What Is China Saying in Copenhagen?
China’s carbon emissions will peak between 2030 and 2040, the country’s science and technology minister [Wan Gang] told the Guardian as the global climate change summit began in Copenhagen.
The precise timing, he said, would depend on uncertain factors such as the pace of China’s economic growth, rate of urbanisation, and level of scientific development. But he added that the earlier date in the range would be possible if China continued to invest in renewable energy, improved energy efficiency, commercialized carbon capture technology, and changed consumer behavior.
Environmental groups gave a cautious welcome to the figure, but said China could be more ambitious if rich nations provide technology and finance. “This is a good thing. This is the first time that a ministerial-level official has confirmed the peak range,” said Yang Ailun of Greenpeace. “If China really makes climate change a priority, they could peak by 2030. And if they get support from developed countries, they could do it even faster.”
An agreement to transfer technology and money from rich to poor nations is one of China’s main goals at the Copenhagen conference. China is keen to get international help to reduce the price of silicon processing for solar panels and to develop ultra-efficient coal gasification plants. It is already collaborating with the U.K. on a project to capture carbon dioxide. In future, Wan said the country will explore the potential for storage or conversion to algae biofuels.
There is an awful lot to unpack in this one brief article. Is this really a “good thing” from the Greenpeace perspective? What shape and scale will the “technology and money” transfers take? Also at Copenhagen, the deputy head of China’s climate delegation has reportedly complained that “neither the U.S., the E.U., nor Japan had offered sufficient cuts in their greenhouse gas emissions by 2020.”
What do these reports make you feel about the future of governmental efforts to decrease greenhouse-gas emissions? I suspect that, as with other climate issues, one’s incoming biases will dictate whether the glass looks half full or half empty.

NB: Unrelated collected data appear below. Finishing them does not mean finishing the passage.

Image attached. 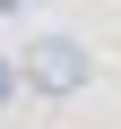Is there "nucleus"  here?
Here are the masks:
<instances>
[{"label": "nucleus", "mask_w": 121, "mask_h": 129, "mask_svg": "<svg viewBox=\"0 0 121 129\" xmlns=\"http://www.w3.org/2000/svg\"><path fill=\"white\" fill-rule=\"evenodd\" d=\"M17 69H26V95L69 103V95H87V78H95V52H87L78 35H35V43L17 52Z\"/></svg>", "instance_id": "f257e3e1"}, {"label": "nucleus", "mask_w": 121, "mask_h": 129, "mask_svg": "<svg viewBox=\"0 0 121 129\" xmlns=\"http://www.w3.org/2000/svg\"><path fill=\"white\" fill-rule=\"evenodd\" d=\"M17 95H26V69H17V52H0V112H9Z\"/></svg>", "instance_id": "f03ea898"}]
</instances>
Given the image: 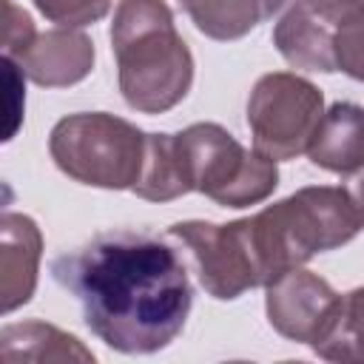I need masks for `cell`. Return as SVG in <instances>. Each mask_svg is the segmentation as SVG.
I'll return each instance as SVG.
<instances>
[{"label": "cell", "mask_w": 364, "mask_h": 364, "mask_svg": "<svg viewBox=\"0 0 364 364\" xmlns=\"http://www.w3.org/2000/svg\"><path fill=\"white\" fill-rule=\"evenodd\" d=\"M51 273L77 296L88 330L119 353L168 347L193 304L179 253L142 230L100 233L54 259Z\"/></svg>", "instance_id": "obj_1"}, {"label": "cell", "mask_w": 364, "mask_h": 364, "mask_svg": "<svg viewBox=\"0 0 364 364\" xmlns=\"http://www.w3.org/2000/svg\"><path fill=\"white\" fill-rule=\"evenodd\" d=\"M256 284L301 267L316 253L336 250L358 236L361 208L347 188L313 185L239 219Z\"/></svg>", "instance_id": "obj_2"}, {"label": "cell", "mask_w": 364, "mask_h": 364, "mask_svg": "<svg viewBox=\"0 0 364 364\" xmlns=\"http://www.w3.org/2000/svg\"><path fill=\"white\" fill-rule=\"evenodd\" d=\"M119 91L142 114L171 111L193 82V57L162 0H119L111 23Z\"/></svg>", "instance_id": "obj_3"}, {"label": "cell", "mask_w": 364, "mask_h": 364, "mask_svg": "<svg viewBox=\"0 0 364 364\" xmlns=\"http://www.w3.org/2000/svg\"><path fill=\"white\" fill-rule=\"evenodd\" d=\"M171 136L188 193L199 191L216 205L247 208L264 202L279 185L276 162L256 148H242L216 122H196Z\"/></svg>", "instance_id": "obj_4"}, {"label": "cell", "mask_w": 364, "mask_h": 364, "mask_svg": "<svg viewBox=\"0 0 364 364\" xmlns=\"http://www.w3.org/2000/svg\"><path fill=\"white\" fill-rule=\"evenodd\" d=\"M48 151L65 176L105 191H125L142 173L145 134L105 111L71 114L51 128Z\"/></svg>", "instance_id": "obj_5"}, {"label": "cell", "mask_w": 364, "mask_h": 364, "mask_svg": "<svg viewBox=\"0 0 364 364\" xmlns=\"http://www.w3.org/2000/svg\"><path fill=\"white\" fill-rule=\"evenodd\" d=\"M324 114L321 91L290 71H270L256 80L247 100L253 148L273 162L304 154Z\"/></svg>", "instance_id": "obj_6"}, {"label": "cell", "mask_w": 364, "mask_h": 364, "mask_svg": "<svg viewBox=\"0 0 364 364\" xmlns=\"http://www.w3.org/2000/svg\"><path fill=\"white\" fill-rule=\"evenodd\" d=\"M361 26L333 28L313 14H307L299 3H293L273 28V46L279 54L304 71H344L353 80L361 77Z\"/></svg>", "instance_id": "obj_7"}, {"label": "cell", "mask_w": 364, "mask_h": 364, "mask_svg": "<svg viewBox=\"0 0 364 364\" xmlns=\"http://www.w3.org/2000/svg\"><path fill=\"white\" fill-rule=\"evenodd\" d=\"M168 233L191 250L199 267V282L213 299L230 301L239 299L245 290L259 287L236 222L213 225V222L191 219L171 225Z\"/></svg>", "instance_id": "obj_8"}, {"label": "cell", "mask_w": 364, "mask_h": 364, "mask_svg": "<svg viewBox=\"0 0 364 364\" xmlns=\"http://www.w3.org/2000/svg\"><path fill=\"white\" fill-rule=\"evenodd\" d=\"M267 287V318L273 330L290 341L313 344L324 324L333 318L341 296L316 273L293 267L276 276Z\"/></svg>", "instance_id": "obj_9"}, {"label": "cell", "mask_w": 364, "mask_h": 364, "mask_svg": "<svg viewBox=\"0 0 364 364\" xmlns=\"http://www.w3.org/2000/svg\"><path fill=\"white\" fill-rule=\"evenodd\" d=\"M43 259V233L31 216L0 210V316L23 307L34 290Z\"/></svg>", "instance_id": "obj_10"}, {"label": "cell", "mask_w": 364, "mask_h": 364, "mask_svg": "<svg viewBox=\"0 0 364 364\" xmlns=\"http://www.w3.org/2000/svg\"><path fill=\"white\" fill-rule=\"evenodd\" d=\"M23 74L43 88L74 85L94 68V43L80 28H48L34 34V40L17 57Z\"/></svg>", "instance_id": "obj_11"}, {"label": "cell", "mask_w": 364, "mask_h": 364, "mask_svg": "<svg viewBox=\"0 0 364 364\" xmlns=\"http://www.w3.org/2000/svg\"><path fill=\"white\" fill-rule=\"evenodd\" d=\"M307 156L313 165L333 171V173H358L364 165V117L361 108L353 102H336L330 105L310 142Z\"/></svg>", "instance_id": "obj_12"}, {"label": "cell", "mask_w": 364, "mask_h": 364, "mask_svg": "<svg viewBox=\"0 0 364 364\" xmlns=\"http://www.w3.org/2000/svg\"><path fill=\"white\" fill-rule=\"evenodd\" d=\"M0 361H94V353L71 333L46 321H17L0 330Z\"/></svg>", "instance_id": "obj_13"}, {"label": "cell", "mask_w": 364, "mask_h": 364, "mask_svg": "<svg viewBox=\"0 0 364 364\" xmlns=\"http://www.w3.org/2000/svg\"><path fill=\"white\" fill-rule=\"evenodd\" d=\"M131 191L148 202H171L182 193H188L171 134H145L142 173Z\"/></svg>", "instance_id": "obj_14"}, {"label": "cell", "mask_w": 364, "mask_h": 364, "mask_svg": "<svg viewBox=\"0 0 364 364\" xmlns=\"http://www.w3.org/2000/svg\"><path fill=\"white\" fill-rule=\"evenodd\" d=\"M179 6L210 40H239L262 23L256 0H179Z\"/></svg>", "instance_id": "obj_15"}, {"label": "cell", "mask_w": 364, "mask_h": 364, "mask_svg": "<svg viewBox=\"0 0 364 364\" xmlns=\"http://www.w3.org/2000/svg\"><path fill=\"white\" fill-rule=\"evenodd\" d=\"M316 355L327 361H361V290H350L341 296L333 318L310 344Z\"/></svg>", "instance_id": "obj_16"}, {"label": "cell", "mask_w": 364, "mask_h": 364, "mask_svg": "<svg viewBox=\"0 0 364 364\" xmlns=\"http://www.w3.org/2000/svg\"><path fill=\"white\" fill-rule=\"evenodd\" d=\"M26 117V74L11 57H0V145L14 139Z\"/></svg>", "instance_id": "obj_17"}, {"label": "cell", "mask_w": 364, "mask_h": 364, "mask_svg": "<svg viewBox=\"0 0 364 364\" xmlns=\"http://www.w3.org/2000/svg\"><path fill=\"white\" fill-rule=\"evenodd\" d=\"M34 34L31 14L14 0H0V57H20Z\"/></svg>", "instance_id": "obj_18"}, {"label": "cell", "mask_w": 364, "mask_h": 364, "mask_svg": "<svg viewBox=\"0 0 364 364\" xmlns=\"http://www.w3.org/2000/svg\"><path fill=\"white\" fill-rule=\"evenodd\" d=\"M34 6L60 26L80 28L88 23H97L108 14L111 0H34Z\"/></svg>", "instance_id": "obj_19"}, {"label": "cell", "mask_w": 364, "mask_h": 364, "mask_svg": "<svg viewBox=\"0 0 364 364\" xmlns=\"http://www.w3.org/2000/svg\"><path fill=\"white\" fill-rule=\"evenodd\" d=\"M293 3H299L307 14H313L316 20L327 23L333 28H347V26L364 23L361 0H293Z\"/></svg>", "instance_id": "obj_20"}, {"label": "cell", "mask_w": 364, "mask_h": 364, "mask_svg": "<svg viewBox=\"0 0 364 364\" xmlns=\"http://www.w3.org/2000/svg\"><path fill=\"white\" fill-rule=\"evenodd\" d=\"M256 3H259V9H262V20H264V17H270L273 11H279L287 0H256Z\"/></svg>", "instance_id": "obj_21"}]
</instances>
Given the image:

In SuperFreakonomics, we express skepticism about the likelihood of meaningful agreements in this realm:
If, say, Australia decided overnight to eliminate its carbon emissions, that fine nation wouldn’t enjoy the benefits of its costly and painful behavior unless everyone else joined in. Nor does one nation have the right to tell another what to do. The United States has in recent years sporadically attempted to lower its emissions. But when it leans on China or India to do the same, those countries can hardly be blamed for saying, Hey, you got to free-ride your way to industrial superpowerdom, so why shouldn’t we?